Er war der Inbegriff eines Riesen. Ich hörte auf, mich zu wehren, als er anfing, vorwärts zu gehen, und nahm meine Umgebung und den Weg, den wir gingen, in Augenschein.

Nach einem etwa fünfzehnminütigen, schweigenden Marsch durch den Wald kamen wir schließlich an einem hohen Gebäude an, einem riesigen weißen Schloss, und ich entdeckte noch ein paar andere kleinere Gebäude in der Umgebung.

Überall waren Menschen, die ganz normal herumliefen, sich unterhielten und lachten, als ob alles auf der Welt in Ordnung wäre. An ihrer unheimlichen Schönheit konnte ich erkennen, dass sie alle Werwölfe waren.

Niemand beachtete mich, als ich in das große Gebäude getragen wurde - als wüssten sie von meinem unsagbaren Schicksal.

Wir betraten einen Raum, der wie ein riesiges Wohnzimmer aussah. Wer auch immer hier lebte, musste stinkreich sein. Jedes Möbelstück und jeder Gegenstand in diesem Raum sah verdammt teuer aus.

Die Wände waren in einem schönen Pfirsichfarbton gestrichen und die Gemälde an den Wänden zeigten wunderschöne, kunstvolle Rosen und einige Wölfe. Alles in diesem Raum lenkte ab und schrie förmlich nach Königtum.

„Lewis!", rief eine weibliche Stimme. Ich konnte nicht sehen, wer es war, da ich in die andere Richtung blickte.

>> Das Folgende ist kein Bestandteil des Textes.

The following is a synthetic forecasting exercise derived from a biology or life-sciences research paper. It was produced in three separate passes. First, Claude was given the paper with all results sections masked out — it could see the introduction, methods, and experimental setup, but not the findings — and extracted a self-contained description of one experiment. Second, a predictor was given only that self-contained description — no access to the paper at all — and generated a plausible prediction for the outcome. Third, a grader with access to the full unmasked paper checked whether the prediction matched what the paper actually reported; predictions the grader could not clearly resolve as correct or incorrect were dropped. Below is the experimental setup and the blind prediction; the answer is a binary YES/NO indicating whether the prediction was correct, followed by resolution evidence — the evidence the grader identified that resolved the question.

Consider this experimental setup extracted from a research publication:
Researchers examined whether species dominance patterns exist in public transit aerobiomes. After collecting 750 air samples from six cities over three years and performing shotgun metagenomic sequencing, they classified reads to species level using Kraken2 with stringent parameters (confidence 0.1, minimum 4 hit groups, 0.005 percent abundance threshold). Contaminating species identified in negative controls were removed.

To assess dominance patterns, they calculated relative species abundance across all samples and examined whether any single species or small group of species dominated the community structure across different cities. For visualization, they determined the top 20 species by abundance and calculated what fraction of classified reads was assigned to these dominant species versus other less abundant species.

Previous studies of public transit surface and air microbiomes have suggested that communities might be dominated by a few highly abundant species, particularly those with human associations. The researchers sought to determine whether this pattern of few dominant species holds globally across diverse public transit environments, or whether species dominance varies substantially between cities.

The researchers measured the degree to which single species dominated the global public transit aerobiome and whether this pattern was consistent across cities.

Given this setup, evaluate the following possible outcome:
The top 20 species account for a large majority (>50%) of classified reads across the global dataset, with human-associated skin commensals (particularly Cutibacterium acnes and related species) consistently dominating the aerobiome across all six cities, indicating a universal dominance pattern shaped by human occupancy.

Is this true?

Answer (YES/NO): NO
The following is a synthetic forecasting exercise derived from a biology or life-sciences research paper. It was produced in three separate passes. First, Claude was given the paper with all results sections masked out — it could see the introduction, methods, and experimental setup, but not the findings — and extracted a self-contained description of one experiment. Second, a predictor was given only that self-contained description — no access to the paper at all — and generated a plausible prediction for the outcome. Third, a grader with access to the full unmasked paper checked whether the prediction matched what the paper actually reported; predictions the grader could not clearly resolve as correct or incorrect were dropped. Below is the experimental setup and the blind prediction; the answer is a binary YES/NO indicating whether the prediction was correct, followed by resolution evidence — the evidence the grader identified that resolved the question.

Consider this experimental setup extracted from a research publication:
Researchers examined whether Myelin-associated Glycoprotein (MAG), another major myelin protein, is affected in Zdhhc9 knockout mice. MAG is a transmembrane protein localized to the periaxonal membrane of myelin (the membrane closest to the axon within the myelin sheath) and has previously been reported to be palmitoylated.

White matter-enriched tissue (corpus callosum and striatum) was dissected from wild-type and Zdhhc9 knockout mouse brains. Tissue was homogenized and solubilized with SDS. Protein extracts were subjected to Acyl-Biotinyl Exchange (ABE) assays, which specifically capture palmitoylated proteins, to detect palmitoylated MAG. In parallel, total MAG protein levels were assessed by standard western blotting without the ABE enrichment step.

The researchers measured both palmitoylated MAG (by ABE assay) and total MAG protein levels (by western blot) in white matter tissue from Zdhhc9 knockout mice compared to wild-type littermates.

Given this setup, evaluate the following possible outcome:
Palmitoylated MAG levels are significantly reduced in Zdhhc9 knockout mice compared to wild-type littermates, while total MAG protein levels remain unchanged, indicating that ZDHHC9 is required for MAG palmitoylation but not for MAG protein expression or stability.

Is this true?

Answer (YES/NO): NO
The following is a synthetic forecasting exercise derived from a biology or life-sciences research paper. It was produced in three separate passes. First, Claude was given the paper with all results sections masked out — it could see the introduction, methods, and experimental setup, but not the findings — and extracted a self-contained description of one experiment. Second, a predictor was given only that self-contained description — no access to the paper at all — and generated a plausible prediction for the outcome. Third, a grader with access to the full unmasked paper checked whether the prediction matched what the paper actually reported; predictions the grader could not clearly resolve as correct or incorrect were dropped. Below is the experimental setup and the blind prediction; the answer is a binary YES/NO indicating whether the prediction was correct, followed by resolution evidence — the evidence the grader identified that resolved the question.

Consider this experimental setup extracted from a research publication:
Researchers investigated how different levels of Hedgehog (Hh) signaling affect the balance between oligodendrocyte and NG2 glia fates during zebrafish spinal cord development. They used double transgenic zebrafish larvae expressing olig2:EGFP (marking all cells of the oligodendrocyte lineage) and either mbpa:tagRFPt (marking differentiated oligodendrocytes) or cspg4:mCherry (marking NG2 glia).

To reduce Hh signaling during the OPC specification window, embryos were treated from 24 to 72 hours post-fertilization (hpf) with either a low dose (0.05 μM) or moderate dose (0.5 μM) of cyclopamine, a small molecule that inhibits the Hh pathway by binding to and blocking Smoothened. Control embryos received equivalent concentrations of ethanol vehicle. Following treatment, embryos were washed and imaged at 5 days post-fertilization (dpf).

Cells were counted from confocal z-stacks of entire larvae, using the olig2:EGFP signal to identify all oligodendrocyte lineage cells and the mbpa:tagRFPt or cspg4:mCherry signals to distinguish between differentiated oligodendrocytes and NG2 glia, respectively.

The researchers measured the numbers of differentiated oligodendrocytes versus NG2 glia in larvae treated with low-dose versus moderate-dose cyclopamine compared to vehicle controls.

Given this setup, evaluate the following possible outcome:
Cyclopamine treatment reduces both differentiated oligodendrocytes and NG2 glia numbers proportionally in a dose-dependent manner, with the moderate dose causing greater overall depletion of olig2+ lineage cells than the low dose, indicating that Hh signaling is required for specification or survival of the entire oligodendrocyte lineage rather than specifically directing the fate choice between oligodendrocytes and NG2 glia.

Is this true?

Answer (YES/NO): NO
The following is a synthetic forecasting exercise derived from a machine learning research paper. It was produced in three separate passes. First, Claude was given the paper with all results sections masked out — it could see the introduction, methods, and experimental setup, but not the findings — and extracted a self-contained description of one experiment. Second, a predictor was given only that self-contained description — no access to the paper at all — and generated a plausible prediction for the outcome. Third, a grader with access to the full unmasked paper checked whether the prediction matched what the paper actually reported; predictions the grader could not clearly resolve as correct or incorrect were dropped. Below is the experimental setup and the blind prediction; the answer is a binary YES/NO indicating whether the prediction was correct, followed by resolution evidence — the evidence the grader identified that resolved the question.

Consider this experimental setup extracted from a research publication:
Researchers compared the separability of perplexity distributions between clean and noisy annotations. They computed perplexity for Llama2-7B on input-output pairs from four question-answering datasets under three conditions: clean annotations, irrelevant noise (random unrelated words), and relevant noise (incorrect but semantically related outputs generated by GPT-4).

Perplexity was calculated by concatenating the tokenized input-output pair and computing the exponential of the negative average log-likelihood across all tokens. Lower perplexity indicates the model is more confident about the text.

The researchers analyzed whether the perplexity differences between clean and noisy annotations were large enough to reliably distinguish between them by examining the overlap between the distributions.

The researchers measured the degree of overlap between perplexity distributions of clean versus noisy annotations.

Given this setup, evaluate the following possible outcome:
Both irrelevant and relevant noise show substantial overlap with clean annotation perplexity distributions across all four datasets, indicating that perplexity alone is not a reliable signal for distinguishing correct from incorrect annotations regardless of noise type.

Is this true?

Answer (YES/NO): YES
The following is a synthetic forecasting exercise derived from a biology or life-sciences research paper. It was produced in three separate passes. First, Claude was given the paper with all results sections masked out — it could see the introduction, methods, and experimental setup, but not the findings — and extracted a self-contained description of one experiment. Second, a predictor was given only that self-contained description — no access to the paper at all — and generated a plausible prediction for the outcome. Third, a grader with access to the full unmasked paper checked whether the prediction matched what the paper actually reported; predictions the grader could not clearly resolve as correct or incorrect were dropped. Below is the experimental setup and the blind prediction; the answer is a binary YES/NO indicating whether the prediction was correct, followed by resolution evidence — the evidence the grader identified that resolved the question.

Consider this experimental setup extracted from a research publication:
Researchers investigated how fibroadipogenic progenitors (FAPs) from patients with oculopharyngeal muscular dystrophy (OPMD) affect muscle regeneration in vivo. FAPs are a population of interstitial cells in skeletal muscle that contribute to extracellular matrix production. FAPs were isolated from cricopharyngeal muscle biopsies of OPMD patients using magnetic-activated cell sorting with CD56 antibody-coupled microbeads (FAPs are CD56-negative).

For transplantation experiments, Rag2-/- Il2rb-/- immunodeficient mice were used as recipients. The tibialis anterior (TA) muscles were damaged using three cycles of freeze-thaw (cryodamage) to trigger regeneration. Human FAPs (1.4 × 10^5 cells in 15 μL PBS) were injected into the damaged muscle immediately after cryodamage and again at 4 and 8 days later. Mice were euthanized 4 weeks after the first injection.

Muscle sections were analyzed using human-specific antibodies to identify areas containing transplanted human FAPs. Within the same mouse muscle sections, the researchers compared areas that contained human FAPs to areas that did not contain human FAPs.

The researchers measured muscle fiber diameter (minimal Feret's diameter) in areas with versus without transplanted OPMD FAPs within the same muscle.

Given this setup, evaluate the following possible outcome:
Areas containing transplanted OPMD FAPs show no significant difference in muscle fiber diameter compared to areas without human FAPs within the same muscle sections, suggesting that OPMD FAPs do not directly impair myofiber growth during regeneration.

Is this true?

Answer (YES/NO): NO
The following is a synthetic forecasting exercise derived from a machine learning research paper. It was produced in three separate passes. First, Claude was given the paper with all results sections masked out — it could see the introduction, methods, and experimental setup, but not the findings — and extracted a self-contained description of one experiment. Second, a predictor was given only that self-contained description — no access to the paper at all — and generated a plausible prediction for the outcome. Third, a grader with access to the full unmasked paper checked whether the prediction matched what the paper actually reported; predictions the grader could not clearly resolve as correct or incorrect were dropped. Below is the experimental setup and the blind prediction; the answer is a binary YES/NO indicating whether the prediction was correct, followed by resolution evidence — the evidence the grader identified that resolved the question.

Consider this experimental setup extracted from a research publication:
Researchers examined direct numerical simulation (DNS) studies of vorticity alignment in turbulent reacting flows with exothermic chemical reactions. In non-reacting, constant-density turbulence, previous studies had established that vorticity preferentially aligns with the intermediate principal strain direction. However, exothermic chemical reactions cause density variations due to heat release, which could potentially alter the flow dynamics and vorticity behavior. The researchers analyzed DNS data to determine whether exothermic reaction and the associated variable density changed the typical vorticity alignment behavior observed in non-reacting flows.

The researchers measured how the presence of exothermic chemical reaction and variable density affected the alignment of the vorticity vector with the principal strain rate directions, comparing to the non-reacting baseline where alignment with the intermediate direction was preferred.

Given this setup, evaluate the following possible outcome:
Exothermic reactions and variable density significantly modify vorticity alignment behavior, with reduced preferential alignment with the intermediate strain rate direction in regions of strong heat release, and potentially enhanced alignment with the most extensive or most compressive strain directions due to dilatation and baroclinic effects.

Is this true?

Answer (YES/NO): YES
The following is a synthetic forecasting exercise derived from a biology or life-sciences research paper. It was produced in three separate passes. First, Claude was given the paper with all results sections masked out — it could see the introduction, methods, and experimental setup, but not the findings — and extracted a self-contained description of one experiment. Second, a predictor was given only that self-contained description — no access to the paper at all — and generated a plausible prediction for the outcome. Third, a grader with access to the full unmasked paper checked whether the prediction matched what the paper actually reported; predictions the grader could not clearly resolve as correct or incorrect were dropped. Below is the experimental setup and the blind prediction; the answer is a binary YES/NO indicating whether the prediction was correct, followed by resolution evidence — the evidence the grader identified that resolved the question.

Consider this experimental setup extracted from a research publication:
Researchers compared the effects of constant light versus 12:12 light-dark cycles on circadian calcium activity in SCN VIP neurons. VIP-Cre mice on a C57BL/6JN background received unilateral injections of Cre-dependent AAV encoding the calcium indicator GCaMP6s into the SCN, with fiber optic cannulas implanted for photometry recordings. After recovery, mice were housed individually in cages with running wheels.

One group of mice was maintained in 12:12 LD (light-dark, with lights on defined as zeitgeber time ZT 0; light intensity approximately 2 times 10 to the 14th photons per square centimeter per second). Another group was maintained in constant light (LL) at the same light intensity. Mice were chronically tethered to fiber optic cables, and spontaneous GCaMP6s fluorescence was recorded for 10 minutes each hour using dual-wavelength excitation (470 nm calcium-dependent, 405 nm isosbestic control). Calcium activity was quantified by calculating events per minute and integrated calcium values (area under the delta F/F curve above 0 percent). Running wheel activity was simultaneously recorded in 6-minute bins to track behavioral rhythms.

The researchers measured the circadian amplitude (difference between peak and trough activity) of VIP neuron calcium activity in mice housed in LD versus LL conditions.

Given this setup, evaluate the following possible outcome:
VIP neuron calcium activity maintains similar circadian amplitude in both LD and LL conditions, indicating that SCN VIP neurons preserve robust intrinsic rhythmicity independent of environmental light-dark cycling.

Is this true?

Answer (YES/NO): NO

Er setzte mich vorsichtig auf den Boden, wo ich versuchte, auf meinen wackeligen Füßen gerade zu stehen. Ich hoffte, dass ich nicht das Gleichgewicht verlieren und mit dem Gesicht voran auf den Boden fallen würde.

Er umarmte das hübsche blauäugige Mädchen mit den langen lockigen blonden Haaren mit seinem rechten Arm, da sein linker Arm mich immer noch fest im Griff hatte.

Ich fühlte mich plötzlich unwohl in meinen dreckigen, zerrissenen Jeans, dem zerfledderten schwarzen T-Shirt und den weißen, schlammigen, zerrissenen Tennisschuhen, die ich von der Straße aufgesammelt hatte. Mein langes, gewelltes schwarzes Haar juckte sogar vor Dreck und war sehr unordentlich.

Ich wette, ich sah aus wie eine wilde Verrückte.

„Ich habe dich vermisst, meine schöne Gefährtin", sagte er und drückte ihr einen Kuss auf die Lippen. Ich wandte den Blick ab.

Ich verlagerte den Großteil meines Körpergewichts auf meinen linken Fuß, da mein rechter Fuß höllisch schmerzte. Ich glaube, ich hatte mir irgendwie den Knöchel verstaucht. Die leichte Bewegung lenkte das Paar ab. „Noch eins?", fragte das Mädchen und sah mich neugierig an.

„Melissa", sagte der Mann, von dem ich jetzt wusste, dass er Lewis hieß, streng, „sie ist kein Haustier. Sie soll als Dienerin dienen, bis der Alphakönig zurückkehrt und morgen über ihr Schicksal entscheidet."

Melissa seufzte und rollte mit den Augen über Lewis. „Das ist schade, sie ist so schön. Hoffentlich hat er Erbarmen mit ihr und macht es schnell."